Considering that my council contacted me to arrange a home visit for vetting and security a good three months after my guest had moved in, I don’t have the greatest confidence in its abilities. It can’t even spell my guest’s name correctly.
Meanwhile, my guest tells me that Ukrainian TikTok is filled with scared, indignant or distraught young women on the scheme. Some describe being lured here under false pretences, offered a vision of sunlit uplands and government support that disappeared the moment their planes touched down. Others have been turfed out, with nowhere to go and few employment or rental opportunities. These women are absolutely ripe for exploitation, which the scheme doesn’t do enough to prevent.
On any given day you can see photos of young Ukrainian girls posting their photos and bios in the hope of finding a new sponsor, only to be met with lewd remarks and sleazy offers. And if that’s what men are posting publicly, imagine what’s going on in private.
There are other groups, too, just for hosts, that are regularly filled with frustration, disappointment and, above all, stress. Stress over how guests will support themselves, knowing we cannot continue hosting forever. Stress at where they’re going to go. What they can realistically rent. How we can help. Whether it’s legal to act as guarantors, to put up rental deposits, to provide childcare. Whether they’ll be safe if they go back home.
[See also: The West’s narrative on Ukraine hasn’t convinced the rest of the world]
The bitter irony is that a scheme designed to harness public support for Ukraine and British goodheartedness may, in some cases, end up increasing anti-refugee sentiment. Bad stories always travel faster than good.
And the fact is, there are good stories. Many hosts, myself included, have formed strong bonds with their guests and will care about them long after they have gone. I have loved introducing mine to my hometown, seeing London through new eyes as we visit museums, exhibitions, musicals and monuments together. We have shared food, stories, jokes, learnt each other’s culture in a way you only can living cheek to cheek. Ukrainians are generally far more direct than the English, it turns out, and have an exceptional dry wit. Borscht is divine. I am a better journalist and citizen, I think, for knowing the ins and outs of the benefits scheme and the way this country is set up – or not – for refugees.

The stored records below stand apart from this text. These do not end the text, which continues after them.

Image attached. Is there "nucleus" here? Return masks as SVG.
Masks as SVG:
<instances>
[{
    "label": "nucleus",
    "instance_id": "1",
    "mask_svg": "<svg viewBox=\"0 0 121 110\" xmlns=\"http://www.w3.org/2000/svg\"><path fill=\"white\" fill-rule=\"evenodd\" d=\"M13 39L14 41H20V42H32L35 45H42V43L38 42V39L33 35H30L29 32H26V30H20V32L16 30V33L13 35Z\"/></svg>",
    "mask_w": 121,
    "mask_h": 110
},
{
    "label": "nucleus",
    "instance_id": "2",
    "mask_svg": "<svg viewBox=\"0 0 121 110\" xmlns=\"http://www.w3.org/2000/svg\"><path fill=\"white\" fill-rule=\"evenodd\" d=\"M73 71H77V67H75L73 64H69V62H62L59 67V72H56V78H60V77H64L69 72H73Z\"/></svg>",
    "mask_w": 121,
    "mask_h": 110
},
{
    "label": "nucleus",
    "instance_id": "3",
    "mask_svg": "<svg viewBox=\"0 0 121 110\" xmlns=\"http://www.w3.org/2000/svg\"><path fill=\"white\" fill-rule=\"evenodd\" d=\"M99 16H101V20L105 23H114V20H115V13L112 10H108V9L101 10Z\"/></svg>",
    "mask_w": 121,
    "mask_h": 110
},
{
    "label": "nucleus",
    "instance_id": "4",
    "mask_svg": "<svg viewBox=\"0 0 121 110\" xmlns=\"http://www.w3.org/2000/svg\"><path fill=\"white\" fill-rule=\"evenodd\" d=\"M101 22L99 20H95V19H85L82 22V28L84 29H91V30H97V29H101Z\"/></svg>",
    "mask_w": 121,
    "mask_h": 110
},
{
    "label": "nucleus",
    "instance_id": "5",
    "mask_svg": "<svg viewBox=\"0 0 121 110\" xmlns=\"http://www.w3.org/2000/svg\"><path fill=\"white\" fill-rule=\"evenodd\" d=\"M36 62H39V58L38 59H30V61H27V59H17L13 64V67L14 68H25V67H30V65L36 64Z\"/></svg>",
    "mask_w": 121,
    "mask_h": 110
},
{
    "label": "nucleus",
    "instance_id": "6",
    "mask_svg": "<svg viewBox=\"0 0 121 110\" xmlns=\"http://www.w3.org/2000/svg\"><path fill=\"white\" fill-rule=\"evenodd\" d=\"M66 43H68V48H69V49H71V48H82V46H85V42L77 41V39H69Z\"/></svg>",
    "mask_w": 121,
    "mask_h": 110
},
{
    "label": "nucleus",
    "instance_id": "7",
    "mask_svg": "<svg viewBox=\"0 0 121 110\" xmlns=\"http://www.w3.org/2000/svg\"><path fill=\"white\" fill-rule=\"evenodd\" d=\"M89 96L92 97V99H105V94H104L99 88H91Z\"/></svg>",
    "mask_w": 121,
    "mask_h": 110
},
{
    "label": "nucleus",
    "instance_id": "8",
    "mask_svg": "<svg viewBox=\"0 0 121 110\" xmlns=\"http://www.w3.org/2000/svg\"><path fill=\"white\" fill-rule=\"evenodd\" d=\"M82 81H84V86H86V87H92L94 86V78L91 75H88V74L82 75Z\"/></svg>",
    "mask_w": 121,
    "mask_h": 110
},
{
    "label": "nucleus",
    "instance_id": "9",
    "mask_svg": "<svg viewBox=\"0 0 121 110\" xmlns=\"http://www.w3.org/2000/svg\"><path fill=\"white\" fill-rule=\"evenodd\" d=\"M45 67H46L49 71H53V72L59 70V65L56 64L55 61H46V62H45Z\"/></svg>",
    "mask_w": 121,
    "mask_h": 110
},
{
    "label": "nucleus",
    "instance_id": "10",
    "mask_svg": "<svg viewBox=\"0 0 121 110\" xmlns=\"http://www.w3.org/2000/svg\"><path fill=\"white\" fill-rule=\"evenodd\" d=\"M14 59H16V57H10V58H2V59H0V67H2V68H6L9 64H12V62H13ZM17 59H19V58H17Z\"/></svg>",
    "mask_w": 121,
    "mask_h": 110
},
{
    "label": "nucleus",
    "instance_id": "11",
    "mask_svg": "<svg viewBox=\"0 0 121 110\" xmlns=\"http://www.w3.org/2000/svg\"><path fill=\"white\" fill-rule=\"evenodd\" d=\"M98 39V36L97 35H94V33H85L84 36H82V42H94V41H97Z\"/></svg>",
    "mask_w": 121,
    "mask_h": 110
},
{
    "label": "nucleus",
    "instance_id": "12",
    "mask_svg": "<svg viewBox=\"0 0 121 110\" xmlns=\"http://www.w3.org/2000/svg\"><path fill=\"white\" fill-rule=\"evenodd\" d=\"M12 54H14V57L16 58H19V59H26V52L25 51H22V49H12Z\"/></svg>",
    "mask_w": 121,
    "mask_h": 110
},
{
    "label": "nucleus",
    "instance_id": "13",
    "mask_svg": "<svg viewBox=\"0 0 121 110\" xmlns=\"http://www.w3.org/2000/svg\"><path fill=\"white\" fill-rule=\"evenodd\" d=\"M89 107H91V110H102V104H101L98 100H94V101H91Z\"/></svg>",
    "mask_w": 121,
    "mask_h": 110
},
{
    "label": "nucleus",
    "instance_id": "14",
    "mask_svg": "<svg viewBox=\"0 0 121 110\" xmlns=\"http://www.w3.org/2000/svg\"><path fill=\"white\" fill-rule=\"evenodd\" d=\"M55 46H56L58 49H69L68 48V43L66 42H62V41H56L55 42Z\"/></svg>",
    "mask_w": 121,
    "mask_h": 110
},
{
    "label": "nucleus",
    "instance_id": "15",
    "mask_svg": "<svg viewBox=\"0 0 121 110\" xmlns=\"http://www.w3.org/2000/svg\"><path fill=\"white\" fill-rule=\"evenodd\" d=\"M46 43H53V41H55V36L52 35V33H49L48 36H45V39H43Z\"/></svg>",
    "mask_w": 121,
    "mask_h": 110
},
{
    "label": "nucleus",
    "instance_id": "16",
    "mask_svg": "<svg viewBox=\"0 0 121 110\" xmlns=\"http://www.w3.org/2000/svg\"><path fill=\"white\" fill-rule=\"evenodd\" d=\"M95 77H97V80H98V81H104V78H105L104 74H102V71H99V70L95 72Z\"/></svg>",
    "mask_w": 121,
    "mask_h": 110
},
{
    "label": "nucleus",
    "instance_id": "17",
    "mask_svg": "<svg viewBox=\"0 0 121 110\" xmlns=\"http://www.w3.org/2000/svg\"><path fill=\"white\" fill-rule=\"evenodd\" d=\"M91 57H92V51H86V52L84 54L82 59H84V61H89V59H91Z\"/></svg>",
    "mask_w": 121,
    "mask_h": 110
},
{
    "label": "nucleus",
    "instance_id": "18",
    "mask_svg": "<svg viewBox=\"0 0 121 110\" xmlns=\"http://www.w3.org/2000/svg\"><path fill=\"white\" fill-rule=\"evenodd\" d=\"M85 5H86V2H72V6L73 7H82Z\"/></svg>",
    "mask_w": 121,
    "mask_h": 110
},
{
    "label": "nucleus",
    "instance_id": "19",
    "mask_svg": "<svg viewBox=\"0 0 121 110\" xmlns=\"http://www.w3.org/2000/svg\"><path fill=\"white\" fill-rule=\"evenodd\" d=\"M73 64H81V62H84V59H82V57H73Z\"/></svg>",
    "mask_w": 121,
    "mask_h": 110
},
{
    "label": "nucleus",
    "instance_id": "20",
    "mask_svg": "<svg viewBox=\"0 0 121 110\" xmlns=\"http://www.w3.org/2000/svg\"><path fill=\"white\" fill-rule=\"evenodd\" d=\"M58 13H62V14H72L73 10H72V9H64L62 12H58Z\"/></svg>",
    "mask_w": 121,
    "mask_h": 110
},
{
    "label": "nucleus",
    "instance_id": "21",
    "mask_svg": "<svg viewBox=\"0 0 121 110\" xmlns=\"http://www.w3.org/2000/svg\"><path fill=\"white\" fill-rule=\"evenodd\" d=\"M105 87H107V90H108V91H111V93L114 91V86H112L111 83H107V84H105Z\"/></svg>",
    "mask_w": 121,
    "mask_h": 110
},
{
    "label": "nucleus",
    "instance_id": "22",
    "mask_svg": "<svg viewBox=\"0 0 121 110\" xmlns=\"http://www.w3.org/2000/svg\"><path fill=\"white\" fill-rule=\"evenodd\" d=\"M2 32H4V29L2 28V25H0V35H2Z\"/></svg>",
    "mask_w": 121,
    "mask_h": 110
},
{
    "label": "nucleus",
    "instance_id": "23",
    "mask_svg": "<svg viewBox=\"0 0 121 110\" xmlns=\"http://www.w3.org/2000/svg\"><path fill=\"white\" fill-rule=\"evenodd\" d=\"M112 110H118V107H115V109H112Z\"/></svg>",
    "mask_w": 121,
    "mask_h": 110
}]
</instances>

The scheme has also humanised the unthinkable: the scale of devastation and heartbreak wrought by Russia’s invasion is easier to grasp through one person’s story. Every time I find myself thinking of my guest as just like me – we are two young, self-employed women sharing a flat, working from home together, padding about in pyjamas and sharing a box of doughnuts – it hits even harder that she doesn’t know how long her own flat will still be standing. She talks about air raids and bomb shelters so matter-of-factly, things I only know about from history class. She shares videos of violence and terror in a war zone. She spends Christmas without her friends and family.
I have been lucky. I get on well with my guest, and she is a model flatmate. If even I am actively warning people about the perils of the scheme, then what does that say? And more importantly, why has the government still said nothing?